Structure your review as:

## Summary
One paragraph: overall scraper quality, pattern adherence, main concerns.

## Fetching & Connection Issues
For each issue (Ch 1, 10-11):
- **Topic**: chapter and concept
- **Location**: where in the code
- **Problem**: what's wrong
- **Fix**: recommended change with code snippet

## Parsing & Extraction Issues
For each issue (Ch 2, 7):
- Same structure

## Crawling & Navigation Issues
For each issue (Ch 3-5):
- Same structure

## Storage & Data Issues
For each issue (Ch 6, 8):
- Same structure

## Resilience & Performance Issues
For each issue (Ch 14-16):
- Same structure

## Ethics & Legal Issues
For each issue (Ch 17-18):
- Same structure

## Testing & Quality Issues
For each issue (Ch 9, 15):
- Same structure

## Recommendations
Priority-ordered from most critical to nice-to-have.
Each recommendation references the specific chapter/concept.

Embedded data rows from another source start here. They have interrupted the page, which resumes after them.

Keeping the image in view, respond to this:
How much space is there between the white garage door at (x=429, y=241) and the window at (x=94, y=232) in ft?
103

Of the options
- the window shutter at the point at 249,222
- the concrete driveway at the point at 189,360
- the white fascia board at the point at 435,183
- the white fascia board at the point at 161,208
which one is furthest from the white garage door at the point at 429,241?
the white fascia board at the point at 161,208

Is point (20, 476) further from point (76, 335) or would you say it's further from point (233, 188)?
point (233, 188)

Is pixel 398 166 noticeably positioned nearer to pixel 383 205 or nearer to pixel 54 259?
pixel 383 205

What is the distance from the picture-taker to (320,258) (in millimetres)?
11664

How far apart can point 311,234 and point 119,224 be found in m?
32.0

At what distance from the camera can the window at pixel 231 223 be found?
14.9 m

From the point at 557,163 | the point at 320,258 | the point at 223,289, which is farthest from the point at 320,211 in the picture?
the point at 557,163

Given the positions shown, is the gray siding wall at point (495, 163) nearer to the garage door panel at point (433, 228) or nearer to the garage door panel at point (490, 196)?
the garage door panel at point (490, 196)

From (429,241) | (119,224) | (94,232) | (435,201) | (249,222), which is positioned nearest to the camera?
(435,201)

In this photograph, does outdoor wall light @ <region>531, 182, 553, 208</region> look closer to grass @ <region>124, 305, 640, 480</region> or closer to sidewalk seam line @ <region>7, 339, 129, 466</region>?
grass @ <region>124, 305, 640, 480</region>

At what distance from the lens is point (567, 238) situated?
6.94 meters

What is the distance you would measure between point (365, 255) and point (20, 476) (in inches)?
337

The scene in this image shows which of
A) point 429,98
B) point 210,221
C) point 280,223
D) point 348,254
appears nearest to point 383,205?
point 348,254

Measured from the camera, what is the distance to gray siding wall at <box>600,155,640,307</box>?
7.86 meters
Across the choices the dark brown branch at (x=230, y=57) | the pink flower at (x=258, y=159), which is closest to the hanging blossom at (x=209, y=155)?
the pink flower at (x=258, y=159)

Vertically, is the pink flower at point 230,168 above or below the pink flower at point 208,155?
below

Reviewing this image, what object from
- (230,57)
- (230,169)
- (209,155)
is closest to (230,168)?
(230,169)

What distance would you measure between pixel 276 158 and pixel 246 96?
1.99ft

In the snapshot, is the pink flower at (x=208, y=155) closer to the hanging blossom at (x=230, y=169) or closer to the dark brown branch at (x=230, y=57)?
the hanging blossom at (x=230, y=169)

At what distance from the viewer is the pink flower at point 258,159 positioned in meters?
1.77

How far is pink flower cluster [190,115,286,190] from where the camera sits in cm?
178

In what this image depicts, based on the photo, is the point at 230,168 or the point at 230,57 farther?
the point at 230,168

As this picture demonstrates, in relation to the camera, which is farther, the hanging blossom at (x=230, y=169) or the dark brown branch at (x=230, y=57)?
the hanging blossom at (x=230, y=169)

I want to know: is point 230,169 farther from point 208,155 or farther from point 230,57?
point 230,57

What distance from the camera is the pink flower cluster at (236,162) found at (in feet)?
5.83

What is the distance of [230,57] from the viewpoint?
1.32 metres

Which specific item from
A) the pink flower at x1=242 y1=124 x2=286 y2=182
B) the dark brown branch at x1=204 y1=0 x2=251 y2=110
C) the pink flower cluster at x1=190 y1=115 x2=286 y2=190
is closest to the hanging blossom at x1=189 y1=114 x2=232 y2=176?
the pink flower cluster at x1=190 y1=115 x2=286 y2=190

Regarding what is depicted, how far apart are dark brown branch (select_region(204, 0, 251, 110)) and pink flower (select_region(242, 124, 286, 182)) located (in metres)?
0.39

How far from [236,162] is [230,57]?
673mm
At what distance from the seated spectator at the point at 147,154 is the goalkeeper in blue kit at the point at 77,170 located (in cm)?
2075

Common Web Scraping Anti-Patterns to Flag

  • No error handling on requests → Ch 1, 14: Wrap requests in try/except; handle ConnectionError, Timeout, HTTPError
  • Hardcoded selectors without fallbacks → Ch 2: Use multiple selector strategies; check for None before accessing attributes
  • No rate limiting → Ch 14: Add time.sleep() between requests; respect server resources
  • Missing User-Agent header → Ch 14: Set a descriptive User-Agent; rotate if needed for scale
  • Not using sessions → Ch 10: Use requests.Session() for cookie persistence and connection pooling
  • Ignoring robots.txt → Ch 18: Parse and respect robots.txt before crawling
  • No URL deduplication → Ch 3: Track visited URLs in a set; normalize URLs before comparing
  • Using regex to parse HTML → Ch 2: Use BeautifulSoup or lxml, not regex, for HTML parsing
  • Not handling JavaScript content → Ch 11: If data loads via Ajax, use Selenium or find the underlying API
  • Storing data without validation → Ch 6, 8: Validate and clean data before storage; handle encoding
  • No logging → Ch 5: Log requests, responses, errors, extracted items; track progress
  • Sequential when parallel is needed → Ch 16: Use threading/multiprocessing for large-scale scraping
  • Ignoring encoding issues → Ch 7, 8: Handle UTF-8, detect encoding, normalize Unicode
  • No tests for parsers → Ch 15: Write unit tests with saved HTML fixtures; test selector robustness
  • Credentials in code → Ch 10: Use environment variables or config files for login credentials
  • Not storing raw responses → Ch 6: Save raw HTML for re-parsing; don't rely only on extracted data

General Guidelines

  • BeautifulSoup for simple scraping, Scrapy for scale — Match the tool to the complexity
  • Check for APIs first — Many sites have APIs (documented or undocumented) that are easier than scraping
  • Respect the site — Rate limit, identify yourself, follow robots.txt, check ToS
  • Parse defensively — HTML structure changes; always handle missing elements gracefully
  • Test with saved pages — Save HTML fixtures and test parsers offline; reduces requests and enables CI
  • Clean data early — Normalize strings, handle encoding, strip whitespace at extraction time
  • For deeper practice details, read references/practices-catalog.md before building scrapers.
  • For review checklists, read references/review-checklist.md before reviewing scrapers.